Deep Domain Adaptation for the Classification of Aerial Images

Team:  D. Wittich, F. Rottensteiner
Jahr:  2018
Laufzeit:  Since 2018

Remote sensing imagery of the earth surface, for example taken from an airplane, plays a crucial role for the generation of maps. Intermediate products such as orthophotos and digital surface models are well suited to automate this task. However, due to the high variation of the appearance of objects, model-based approaches quickly reach their limits in most applications. Machine learning techniques, e.g. for pixel-wise classification, can be adapted to new data more easily by the inherent training procedure. In particular, deep learning has shown to surpass all traditional machine-learning approaches whenever enough training samples are available. In the context of pixel-wise classification, this means that images with corresponding label maps have to be provided. This requirement, however, is a major problem in the field of pixel-wise image classification, because the generation of label maps is a very time-consuming and costly task. In this project, we address this problem and aim at improving the quality of deep neural networks trained on only a limited amount of training data for new images to be classified. In particular, this shall be achieved by the development of methods for semi-supervised domain adaptation. In this scenario, two or more domains are considered which may be different but have to be related. Practically the domains could correspond to imagery from different cities or different capturing seasons. While in the source domain (e.g. data acquired in past projects) training samples are assumed to be abundant, in the target domain (a new dataset) only data samples without labels are available. The developed methods for domain adaptation use the labelled source domain samples as well as the unlabelled target domain samples to obtain an improved classifier in the target domain (see figure).

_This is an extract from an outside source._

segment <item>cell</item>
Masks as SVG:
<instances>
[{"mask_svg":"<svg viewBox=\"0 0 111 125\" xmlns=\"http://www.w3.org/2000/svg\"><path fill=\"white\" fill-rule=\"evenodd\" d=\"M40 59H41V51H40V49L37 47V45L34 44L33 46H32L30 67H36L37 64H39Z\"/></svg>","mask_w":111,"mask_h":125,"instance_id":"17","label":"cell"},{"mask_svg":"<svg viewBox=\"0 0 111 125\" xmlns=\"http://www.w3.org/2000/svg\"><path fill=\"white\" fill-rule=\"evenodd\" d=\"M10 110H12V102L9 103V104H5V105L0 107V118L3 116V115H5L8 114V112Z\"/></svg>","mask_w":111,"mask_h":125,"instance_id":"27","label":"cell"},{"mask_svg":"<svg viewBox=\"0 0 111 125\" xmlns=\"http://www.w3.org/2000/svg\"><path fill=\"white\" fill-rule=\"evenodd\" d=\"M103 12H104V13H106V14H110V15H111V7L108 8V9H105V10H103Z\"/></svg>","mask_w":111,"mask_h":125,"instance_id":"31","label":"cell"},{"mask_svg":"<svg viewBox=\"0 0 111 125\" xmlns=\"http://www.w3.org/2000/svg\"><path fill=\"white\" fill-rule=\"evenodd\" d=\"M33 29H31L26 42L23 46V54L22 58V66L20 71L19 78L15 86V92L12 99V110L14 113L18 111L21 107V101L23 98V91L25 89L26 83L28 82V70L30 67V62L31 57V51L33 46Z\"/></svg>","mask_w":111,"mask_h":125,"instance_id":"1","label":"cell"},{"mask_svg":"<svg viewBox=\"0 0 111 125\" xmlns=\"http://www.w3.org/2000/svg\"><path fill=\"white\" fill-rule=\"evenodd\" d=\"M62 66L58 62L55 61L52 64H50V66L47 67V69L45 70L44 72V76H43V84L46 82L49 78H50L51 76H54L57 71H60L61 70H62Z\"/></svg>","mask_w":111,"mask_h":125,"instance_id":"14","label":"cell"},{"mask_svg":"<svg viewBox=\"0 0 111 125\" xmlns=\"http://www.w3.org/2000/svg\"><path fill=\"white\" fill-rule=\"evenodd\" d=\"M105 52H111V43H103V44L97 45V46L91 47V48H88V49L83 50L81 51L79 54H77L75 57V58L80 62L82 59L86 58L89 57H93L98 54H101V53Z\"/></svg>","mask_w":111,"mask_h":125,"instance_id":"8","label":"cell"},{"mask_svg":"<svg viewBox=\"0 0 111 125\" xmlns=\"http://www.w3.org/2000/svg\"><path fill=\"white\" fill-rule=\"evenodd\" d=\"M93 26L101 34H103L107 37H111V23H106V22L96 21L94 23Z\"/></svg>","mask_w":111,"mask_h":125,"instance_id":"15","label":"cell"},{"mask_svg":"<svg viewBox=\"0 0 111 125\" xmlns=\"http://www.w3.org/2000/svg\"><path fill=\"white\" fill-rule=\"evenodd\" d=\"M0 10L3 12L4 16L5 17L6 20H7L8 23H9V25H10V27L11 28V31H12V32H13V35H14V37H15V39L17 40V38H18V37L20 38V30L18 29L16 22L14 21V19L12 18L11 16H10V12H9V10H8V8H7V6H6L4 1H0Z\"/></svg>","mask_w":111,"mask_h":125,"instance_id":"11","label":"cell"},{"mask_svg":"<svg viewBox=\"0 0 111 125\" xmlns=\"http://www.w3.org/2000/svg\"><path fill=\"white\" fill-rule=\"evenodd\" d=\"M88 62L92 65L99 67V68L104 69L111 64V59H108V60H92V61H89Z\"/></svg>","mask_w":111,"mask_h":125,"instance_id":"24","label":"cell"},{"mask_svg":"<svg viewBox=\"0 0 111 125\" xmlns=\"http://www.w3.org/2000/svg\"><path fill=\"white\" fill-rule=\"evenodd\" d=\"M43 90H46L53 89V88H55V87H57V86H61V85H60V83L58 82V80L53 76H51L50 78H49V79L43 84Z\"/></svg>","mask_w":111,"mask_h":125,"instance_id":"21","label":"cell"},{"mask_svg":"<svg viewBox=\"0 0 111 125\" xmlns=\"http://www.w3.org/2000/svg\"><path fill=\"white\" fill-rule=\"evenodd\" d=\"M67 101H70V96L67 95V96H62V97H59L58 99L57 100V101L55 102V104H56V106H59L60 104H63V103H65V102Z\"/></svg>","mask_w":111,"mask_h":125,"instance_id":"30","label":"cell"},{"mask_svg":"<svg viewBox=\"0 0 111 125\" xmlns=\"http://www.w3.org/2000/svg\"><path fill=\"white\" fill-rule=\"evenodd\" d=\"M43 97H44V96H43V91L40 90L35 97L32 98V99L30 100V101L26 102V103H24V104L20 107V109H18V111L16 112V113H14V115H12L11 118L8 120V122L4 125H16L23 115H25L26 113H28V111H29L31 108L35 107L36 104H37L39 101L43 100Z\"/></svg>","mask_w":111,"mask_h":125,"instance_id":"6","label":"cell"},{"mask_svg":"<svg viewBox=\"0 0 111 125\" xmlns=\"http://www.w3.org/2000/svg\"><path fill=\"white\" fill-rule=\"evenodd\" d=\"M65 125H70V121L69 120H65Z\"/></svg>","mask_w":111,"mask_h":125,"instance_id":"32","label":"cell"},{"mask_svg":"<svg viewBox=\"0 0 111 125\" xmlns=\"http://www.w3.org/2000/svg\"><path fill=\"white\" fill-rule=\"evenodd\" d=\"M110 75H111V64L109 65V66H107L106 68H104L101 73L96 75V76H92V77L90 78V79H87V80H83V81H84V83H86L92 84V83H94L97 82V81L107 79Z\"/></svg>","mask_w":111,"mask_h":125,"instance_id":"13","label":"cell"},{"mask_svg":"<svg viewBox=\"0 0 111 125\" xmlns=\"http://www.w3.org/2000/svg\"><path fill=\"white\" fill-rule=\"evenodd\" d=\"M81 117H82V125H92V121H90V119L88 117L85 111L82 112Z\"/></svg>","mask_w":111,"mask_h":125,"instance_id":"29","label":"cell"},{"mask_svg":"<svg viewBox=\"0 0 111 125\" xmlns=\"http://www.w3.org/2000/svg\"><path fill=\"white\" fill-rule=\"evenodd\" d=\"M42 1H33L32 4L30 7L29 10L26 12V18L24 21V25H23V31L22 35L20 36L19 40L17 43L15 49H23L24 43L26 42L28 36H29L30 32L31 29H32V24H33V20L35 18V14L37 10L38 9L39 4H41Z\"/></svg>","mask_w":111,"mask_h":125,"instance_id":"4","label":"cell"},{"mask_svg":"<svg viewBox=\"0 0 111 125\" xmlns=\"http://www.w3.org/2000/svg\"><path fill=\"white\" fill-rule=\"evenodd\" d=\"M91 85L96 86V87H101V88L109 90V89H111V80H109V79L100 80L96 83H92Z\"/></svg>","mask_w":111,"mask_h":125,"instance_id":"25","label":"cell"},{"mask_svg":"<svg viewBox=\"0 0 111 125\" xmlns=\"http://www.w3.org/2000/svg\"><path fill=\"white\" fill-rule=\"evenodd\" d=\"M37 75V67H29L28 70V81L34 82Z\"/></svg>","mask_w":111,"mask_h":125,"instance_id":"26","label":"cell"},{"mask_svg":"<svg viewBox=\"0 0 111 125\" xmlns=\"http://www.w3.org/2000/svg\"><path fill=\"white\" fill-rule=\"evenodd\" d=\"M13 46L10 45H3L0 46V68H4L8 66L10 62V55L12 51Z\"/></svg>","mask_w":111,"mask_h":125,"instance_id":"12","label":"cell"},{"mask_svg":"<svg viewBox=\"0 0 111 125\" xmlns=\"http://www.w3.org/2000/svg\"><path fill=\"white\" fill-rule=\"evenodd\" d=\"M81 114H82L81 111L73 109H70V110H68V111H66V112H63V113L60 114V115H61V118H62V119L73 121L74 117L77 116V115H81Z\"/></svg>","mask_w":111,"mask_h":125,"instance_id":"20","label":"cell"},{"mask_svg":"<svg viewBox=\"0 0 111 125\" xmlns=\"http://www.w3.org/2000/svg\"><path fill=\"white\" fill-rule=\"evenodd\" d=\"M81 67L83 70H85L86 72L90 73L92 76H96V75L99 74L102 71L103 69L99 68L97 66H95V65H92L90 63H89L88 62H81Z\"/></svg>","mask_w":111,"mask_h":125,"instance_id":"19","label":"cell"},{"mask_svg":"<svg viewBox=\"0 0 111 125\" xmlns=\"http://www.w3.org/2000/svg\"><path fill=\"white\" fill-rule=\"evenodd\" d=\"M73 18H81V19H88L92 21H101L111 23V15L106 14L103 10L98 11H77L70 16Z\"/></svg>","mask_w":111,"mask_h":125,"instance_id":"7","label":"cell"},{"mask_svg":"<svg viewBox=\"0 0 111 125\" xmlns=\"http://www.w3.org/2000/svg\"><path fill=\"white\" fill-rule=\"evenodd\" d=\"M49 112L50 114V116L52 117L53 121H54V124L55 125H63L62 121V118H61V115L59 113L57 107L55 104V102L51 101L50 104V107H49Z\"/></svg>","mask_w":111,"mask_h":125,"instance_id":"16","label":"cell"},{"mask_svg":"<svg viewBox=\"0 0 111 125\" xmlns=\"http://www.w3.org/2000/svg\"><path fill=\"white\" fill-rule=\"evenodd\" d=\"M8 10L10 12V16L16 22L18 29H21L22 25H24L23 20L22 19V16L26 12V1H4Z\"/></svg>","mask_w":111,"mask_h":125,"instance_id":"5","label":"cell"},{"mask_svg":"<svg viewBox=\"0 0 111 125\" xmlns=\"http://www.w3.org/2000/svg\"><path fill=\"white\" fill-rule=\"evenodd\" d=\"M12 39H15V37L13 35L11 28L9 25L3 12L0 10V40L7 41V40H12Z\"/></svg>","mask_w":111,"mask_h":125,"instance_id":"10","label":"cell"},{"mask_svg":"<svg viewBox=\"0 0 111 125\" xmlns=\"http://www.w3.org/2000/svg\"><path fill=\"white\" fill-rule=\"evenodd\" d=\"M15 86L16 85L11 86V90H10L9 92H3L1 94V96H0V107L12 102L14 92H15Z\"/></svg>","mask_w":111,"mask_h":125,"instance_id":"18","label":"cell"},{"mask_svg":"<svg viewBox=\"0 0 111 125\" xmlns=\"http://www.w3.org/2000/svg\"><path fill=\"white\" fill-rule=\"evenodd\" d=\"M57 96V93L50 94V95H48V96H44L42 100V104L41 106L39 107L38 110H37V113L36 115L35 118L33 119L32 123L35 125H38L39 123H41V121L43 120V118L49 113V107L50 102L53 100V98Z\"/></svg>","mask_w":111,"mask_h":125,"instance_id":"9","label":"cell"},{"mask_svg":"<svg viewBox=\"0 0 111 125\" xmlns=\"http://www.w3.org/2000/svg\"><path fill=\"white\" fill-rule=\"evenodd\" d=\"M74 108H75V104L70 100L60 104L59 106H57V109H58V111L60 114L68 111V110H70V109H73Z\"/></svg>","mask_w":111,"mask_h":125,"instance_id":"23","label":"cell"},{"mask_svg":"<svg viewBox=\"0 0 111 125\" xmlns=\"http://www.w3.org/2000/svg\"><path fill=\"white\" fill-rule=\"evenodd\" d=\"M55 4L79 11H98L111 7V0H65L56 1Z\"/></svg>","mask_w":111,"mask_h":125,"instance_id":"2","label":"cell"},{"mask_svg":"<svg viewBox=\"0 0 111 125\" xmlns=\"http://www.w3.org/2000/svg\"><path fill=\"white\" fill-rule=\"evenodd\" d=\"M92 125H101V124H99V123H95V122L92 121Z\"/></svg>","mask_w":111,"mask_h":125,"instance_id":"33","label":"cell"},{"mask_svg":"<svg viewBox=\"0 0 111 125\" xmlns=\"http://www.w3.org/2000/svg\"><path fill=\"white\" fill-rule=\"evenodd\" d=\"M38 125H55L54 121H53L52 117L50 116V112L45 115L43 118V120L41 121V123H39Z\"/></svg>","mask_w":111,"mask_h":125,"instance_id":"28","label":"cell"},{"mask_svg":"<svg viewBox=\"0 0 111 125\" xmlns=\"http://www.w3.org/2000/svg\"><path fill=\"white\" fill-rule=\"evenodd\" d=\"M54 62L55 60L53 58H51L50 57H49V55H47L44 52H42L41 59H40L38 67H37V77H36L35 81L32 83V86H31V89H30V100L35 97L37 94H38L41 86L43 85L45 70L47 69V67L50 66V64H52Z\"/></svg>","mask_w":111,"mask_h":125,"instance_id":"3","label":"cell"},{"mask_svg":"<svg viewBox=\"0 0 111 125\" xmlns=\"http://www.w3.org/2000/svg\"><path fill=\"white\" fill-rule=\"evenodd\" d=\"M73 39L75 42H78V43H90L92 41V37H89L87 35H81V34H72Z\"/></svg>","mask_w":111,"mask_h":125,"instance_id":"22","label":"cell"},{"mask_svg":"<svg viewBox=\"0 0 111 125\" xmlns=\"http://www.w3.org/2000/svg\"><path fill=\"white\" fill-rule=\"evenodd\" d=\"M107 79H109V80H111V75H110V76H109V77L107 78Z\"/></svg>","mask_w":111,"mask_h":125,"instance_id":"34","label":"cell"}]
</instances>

We explore several methods for deep domain adaptation, i.e. domain adaptation for deep learning. The first approach is based on representation matching [1]. Besides learning to correctly classify samples from the source domain in a supervised way, a second feature extraction network (i.e. consisting of the first layers of the architecture) is trained to produce feature vectors for target domain samples that are indistinguishable from the representations obtained for source domain samples using the source domain classification network. This is achieved by adversarial training, where a second network, called discriminator, is trained to predict from which domain a feature vector was generated. Simultaneously, the feature extraction network for target domain samples is trained to “trick” the discriminator by creating features that cannot be distinguished from features generated by the source domain network. During target domain inference, the feature extraction network for the target domain is used together with the classification layers of the source domain network. Using this approach, a stable improvement of the classification results in the target domain could be achieved. In a second approach [2], the adaptation is done by encouraging a model initially trained in a supervised way using source domain data to minimize the entropy of pixel-wise predictions for samples from the target domain. By applying several modifications to this method, a stable improvement of the classification in the target domain could be achieved. In the future, we will investigate alternative strategies and also the combination of different strategies in order to achieve an even higher stability and better performance.

Publications

[1] Wittich, D.; Rottensteiner, F. (2019): Adversarial domain adaptation for the classification of aerial images and height data using convolutional neural networks. In: ISPRS Annals of the Photogrammetry, Remote Sensing and Spatial Information Sciences IV-2/W7, pp. 197–204. Weitere Informationen DOI: 10.5194/isprs-annals-IV-2-W7-197-2019

[2] Wittich, D. (2020): Deep domain adaptation by weighted entropy minimization for the classification of aerial images. In: ISPRS Annals of the Photogrammetry, Remote Sensing and Spatial Information Sciences V-2, pp. 591–598.